The madness of the heretics must be so suppressed that they shall know beyond doubt, before all else, that the churches which they have taken from the orthodox, wherever they are held, shall immediately be surrendered to the Catholic Church, since it cannot be tolerated that those who ought not to have churches of their own should continue to detain those possessed or founded by the orthodox and invaded by such rash lawlessness.
1. Next, if they should join to themselves other clerics or priests, as they consider them, a fine of ten pounds of gold for each person shall be paid into Our treasury, both by him who created such cleric and by him who allowed himself to be so created, or if they should pretend poverty, such fine shall be exacted from the common body of clerics of the aforesaid superstition or even from their offertories. 2. Furthermore, since not all should be punished with the same severity, the Arians, indeed, the Macedonians, and the Apollinarians, whose crime it is to be deceived by harmful meditation and to believe lies about the Fountain of Truth, shall not be permitted to have a church within any municipality. Moreover, the Novatians and Sabbatians shall be deprived of the privileg of any innovation, if perchance they should so attempt.

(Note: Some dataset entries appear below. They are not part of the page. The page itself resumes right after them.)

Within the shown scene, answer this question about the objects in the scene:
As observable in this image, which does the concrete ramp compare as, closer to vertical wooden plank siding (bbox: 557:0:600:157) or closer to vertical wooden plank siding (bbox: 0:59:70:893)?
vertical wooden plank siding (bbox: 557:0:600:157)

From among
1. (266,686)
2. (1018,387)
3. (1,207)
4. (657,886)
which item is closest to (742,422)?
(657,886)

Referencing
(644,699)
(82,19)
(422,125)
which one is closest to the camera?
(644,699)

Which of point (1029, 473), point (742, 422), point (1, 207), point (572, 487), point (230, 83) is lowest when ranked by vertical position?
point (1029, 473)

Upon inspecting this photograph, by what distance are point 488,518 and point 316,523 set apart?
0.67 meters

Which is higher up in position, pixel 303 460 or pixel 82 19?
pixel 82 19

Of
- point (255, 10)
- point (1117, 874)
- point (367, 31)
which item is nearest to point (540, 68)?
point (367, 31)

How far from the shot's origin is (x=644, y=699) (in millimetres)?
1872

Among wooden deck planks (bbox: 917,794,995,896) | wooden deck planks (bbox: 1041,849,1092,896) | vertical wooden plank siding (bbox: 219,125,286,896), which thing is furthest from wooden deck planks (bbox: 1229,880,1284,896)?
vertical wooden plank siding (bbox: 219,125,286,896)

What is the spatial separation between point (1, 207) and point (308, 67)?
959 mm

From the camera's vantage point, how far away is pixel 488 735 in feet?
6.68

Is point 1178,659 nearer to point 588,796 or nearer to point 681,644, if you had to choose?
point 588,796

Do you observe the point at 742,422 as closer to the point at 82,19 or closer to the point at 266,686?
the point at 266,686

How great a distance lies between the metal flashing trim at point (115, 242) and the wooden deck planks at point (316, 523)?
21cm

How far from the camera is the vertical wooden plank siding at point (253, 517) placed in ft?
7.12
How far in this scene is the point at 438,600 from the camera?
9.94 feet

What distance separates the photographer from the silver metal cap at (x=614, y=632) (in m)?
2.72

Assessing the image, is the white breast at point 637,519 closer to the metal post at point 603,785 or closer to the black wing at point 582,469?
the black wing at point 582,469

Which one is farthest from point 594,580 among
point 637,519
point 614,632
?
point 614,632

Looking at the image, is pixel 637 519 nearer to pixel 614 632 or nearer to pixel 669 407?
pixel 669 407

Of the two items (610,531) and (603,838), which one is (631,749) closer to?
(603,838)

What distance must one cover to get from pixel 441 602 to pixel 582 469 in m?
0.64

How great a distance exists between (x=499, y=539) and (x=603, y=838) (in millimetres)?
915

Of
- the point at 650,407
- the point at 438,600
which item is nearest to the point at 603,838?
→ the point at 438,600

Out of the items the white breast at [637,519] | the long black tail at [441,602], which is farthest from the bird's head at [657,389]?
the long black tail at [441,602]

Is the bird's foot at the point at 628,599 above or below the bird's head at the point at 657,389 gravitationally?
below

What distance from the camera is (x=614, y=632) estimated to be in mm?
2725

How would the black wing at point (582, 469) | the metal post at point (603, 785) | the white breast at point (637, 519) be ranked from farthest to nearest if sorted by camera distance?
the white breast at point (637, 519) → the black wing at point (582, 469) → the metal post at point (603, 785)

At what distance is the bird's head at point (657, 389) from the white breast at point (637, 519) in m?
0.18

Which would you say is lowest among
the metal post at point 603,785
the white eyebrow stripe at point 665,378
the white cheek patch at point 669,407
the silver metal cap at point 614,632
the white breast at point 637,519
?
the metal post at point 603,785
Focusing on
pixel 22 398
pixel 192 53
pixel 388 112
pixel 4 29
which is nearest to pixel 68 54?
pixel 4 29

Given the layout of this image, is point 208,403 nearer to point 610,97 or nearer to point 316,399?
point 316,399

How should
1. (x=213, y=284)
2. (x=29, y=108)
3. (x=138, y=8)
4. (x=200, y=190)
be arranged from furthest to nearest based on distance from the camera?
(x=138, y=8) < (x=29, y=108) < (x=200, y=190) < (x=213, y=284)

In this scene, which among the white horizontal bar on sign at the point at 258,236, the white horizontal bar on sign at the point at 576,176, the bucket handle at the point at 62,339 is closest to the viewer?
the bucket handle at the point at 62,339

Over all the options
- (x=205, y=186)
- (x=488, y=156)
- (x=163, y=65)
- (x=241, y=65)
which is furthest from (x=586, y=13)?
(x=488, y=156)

The Eunomians, indeed, the Valentinians, the Montanists or Priscillianists, the Phrygians, the Marcianists, the Borborians, the Messalians, the Euchites or Enthusiasts, the Donatists, the Audians, the Hydroparastatae, the Tascodrogitae, the Photinians, the Paulians, the Marcellians, and those who have arriaved at the lowest depth of wickedness, namely, the Manichaeans, shall nowhere on Roman soil have the right to assemble and pray. The Manichaeans, moreover, shall be expelled from the municipalities, since no opportunity must be left to any of them whereby an injury may be wrought upon the elements themselves. [...]
Here follows the further legal restrictions for heretics (the prohibition to serve in the imperial service, to transfer property by a gift or a testament, to receive gifts or property, to build churches). The former antiheretical laws are still in force.
4. None of the heretics shall be given permission to lead again to their own baptism either freeborn persons or their own slaves who have been initiated into the mysteries of the orthodox Church, nor indeed shall they be allowed to prevent from following the religion of the Catholic Church those persons whom they have bought or have possessed in any way and who are not yet adherents of their supersitition. If any person should administer such baptism, or should permit it to be administered to him be condemned to exile and a fine of ten pounds of gold and to both offenders shall be denied the right to make a testament or a gift. [...]
GIVEN ON THE THIRD DAY BEFORE THE KALENDS OF JUNE AT CONSTANTINOPLE IN THE YEAR OF THE CONSULSHIP OF FELIX AND TAURUS (= 30 May 428).